Oui, je me suis plongé dans de vieux films. Je me suis refait Deux hommes dans la ville il y a peu. Merci d’ailleurs d’évoquer Alain Delon : je suis un très grand fan. Quelle gueule, quelle présence, il avait un vrai charisme, impressionnant, dans ses jeunes années et même après… C’était quelque chose ! Et Belmondo est cité dans Libre car l’un des braqueurs qui accompagnait Sulak, Steve Jovanović, a été son garde du corps et a joué dans Le Professionnel.
“Ma psy me dit toujours : “Il faut accueillir les compliments.”” Lucas Bravo
À quel point point les costumes et la coupe mulet vous ont aidé à vous immerger dans les années 80 ?

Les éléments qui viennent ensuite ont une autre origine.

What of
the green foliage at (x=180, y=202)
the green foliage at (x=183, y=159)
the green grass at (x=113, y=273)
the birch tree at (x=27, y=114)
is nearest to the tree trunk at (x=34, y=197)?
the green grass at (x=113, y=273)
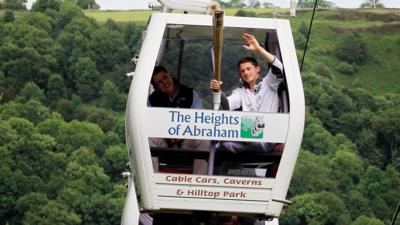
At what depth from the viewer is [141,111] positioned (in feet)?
57.4

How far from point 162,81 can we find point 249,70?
922 millimetres

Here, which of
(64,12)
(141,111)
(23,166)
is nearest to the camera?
(141,111)

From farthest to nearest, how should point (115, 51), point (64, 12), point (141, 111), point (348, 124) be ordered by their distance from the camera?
1. point (64, 12)
2. point (115, 51)
3. point (348, 124)
4. point (141, 111)

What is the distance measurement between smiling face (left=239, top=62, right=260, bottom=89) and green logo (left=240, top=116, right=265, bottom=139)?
30.3 inches

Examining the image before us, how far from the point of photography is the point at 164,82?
18.3 m

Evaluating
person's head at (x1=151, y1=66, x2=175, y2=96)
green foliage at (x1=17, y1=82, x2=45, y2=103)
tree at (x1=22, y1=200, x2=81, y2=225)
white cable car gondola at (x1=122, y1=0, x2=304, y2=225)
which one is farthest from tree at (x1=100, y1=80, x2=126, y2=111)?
white cable car gondola at (x1=122, y1=0, x2=304, y2=225)

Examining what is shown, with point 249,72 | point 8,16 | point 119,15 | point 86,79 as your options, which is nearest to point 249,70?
point 249,72

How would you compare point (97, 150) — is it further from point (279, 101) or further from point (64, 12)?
point (279, 101)

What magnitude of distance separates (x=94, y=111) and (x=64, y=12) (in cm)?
3418

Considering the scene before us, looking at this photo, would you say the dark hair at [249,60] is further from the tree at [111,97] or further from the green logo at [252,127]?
the tree at [111,97]

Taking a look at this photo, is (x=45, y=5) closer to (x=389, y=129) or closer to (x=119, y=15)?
(x=119, y=15)

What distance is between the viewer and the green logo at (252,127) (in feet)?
57.5

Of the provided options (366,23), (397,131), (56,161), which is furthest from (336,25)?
(56,161)

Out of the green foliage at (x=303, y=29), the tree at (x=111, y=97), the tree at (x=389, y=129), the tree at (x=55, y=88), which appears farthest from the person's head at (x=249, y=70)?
the tree at (x=55, y=88)
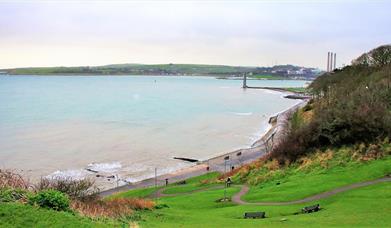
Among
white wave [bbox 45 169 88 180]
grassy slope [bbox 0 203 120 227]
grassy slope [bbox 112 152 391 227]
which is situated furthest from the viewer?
white wave [bbox 45 169 88 180]

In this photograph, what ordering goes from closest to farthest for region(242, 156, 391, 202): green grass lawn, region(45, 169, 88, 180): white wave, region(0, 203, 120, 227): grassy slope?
region(0, 203, 120, 227): grassy slope, region(242, 156, 391, 202): green grass lawn, region(45, 169, 88, 180): white wave

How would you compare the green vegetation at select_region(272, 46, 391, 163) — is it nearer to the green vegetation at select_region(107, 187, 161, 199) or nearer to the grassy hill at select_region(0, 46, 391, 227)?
the grassy hill at select_region(0, 46, 391, 227)

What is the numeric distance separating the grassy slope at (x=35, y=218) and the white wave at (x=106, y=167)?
122 feet

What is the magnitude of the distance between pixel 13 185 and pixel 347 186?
2070cm

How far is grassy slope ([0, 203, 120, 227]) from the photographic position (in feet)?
49.9

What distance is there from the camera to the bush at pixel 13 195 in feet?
56.0

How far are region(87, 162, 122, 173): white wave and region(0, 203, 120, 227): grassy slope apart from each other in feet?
122

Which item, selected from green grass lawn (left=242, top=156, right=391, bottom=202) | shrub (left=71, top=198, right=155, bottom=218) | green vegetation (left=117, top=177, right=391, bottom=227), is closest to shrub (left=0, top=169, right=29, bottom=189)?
shrub (left=71, top=198, right=155, bottom=218)

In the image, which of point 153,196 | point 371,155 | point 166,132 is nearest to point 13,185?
point 153,196

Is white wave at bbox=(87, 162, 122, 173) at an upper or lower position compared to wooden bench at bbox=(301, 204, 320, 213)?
lower

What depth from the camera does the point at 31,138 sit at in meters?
72.1

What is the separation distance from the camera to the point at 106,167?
55.2 metres

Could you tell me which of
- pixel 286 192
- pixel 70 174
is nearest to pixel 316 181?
pixel 286 192

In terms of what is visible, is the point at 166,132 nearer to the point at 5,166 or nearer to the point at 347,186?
the point at 5,166
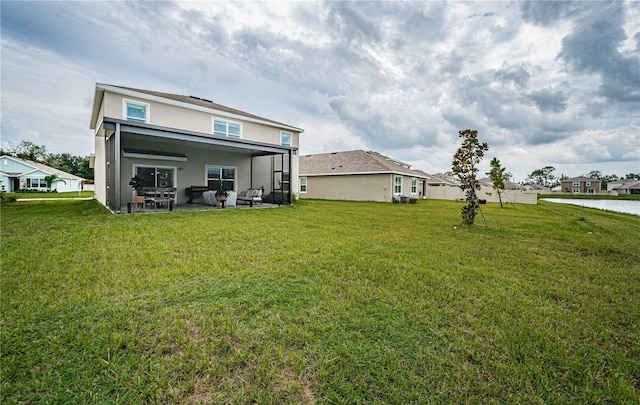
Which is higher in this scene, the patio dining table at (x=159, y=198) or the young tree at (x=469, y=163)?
the young tree at (x=469, y=163)

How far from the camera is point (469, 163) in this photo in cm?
944

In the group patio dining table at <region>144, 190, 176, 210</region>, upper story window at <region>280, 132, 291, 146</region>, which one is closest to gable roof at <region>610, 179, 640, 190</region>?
upper story window at <region>280, 132, 291, 146</region>

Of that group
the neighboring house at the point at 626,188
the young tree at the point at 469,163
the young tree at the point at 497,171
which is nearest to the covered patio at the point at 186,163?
the young tree at the point at 469,163

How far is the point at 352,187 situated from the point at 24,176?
143 feet

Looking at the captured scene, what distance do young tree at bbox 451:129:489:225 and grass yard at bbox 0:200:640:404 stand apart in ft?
13.5

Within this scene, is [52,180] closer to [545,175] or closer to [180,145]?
[180,145]

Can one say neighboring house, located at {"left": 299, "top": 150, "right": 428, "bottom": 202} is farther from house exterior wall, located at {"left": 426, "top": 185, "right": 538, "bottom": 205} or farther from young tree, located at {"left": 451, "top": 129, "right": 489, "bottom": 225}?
young tree, located at {"left": 451, "top": 129, "right": 489, "bottom": 225}

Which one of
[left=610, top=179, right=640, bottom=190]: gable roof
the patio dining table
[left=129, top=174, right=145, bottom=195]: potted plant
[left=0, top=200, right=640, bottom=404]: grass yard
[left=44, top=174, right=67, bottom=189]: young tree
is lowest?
[left=0, top=200, right=640, bottom=404]: grass yard

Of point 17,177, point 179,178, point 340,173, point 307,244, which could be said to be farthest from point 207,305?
point 17,177

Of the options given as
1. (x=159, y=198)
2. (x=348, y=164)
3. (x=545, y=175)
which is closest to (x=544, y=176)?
(x=545, y=175)

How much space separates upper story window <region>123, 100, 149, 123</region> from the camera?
11.9 metres

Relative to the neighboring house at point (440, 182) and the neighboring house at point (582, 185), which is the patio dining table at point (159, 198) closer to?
the neighboring house at point (440, 182)

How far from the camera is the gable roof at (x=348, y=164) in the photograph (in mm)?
23119

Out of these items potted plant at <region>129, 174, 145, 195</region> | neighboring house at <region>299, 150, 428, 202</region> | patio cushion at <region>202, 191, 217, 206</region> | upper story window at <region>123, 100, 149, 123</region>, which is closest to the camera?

La coupe mulet, c’est notre coiffeur Jimmy qui me l’a sortie. Je venais de terminer le tournage du film Les femmes au balcon de Noémie Merlant avec mes longs cheveux gras et mon maquillage. Durant les premiers jours de tournage de Libre, j’avais encore du noir sous les yeux et je n’arrivais pas à l’enlever. Donc Jimmy m’a fait cette coupe mulet et ça m’a un peu aidé à franchir un cap.
Vous êtes à la fois étonnant et phénoménal en voisin inquiétant de trois jeunes Marseillaises dans le nouveau film de Noémie Merlant, Les Femmes au balcon, qui sortira au cinéma le 11 décembre 2204…
Alors, déjà, merci. C’est la première fois que l’on emploie le mot phénoménal me concernant. Franchement, ça fait du bien. Je le prends. Ma psy me dit toujours : “Il faut accueillir les compliments.” Celui-là, je le mets en pin’s sur ma veste.
Libre (2024) de Mélanie Laurent, avec Lucas Bravo, Yvan Attal et Léa Luce Busato, disponible le 1er novembre 2024 sur Prime Video.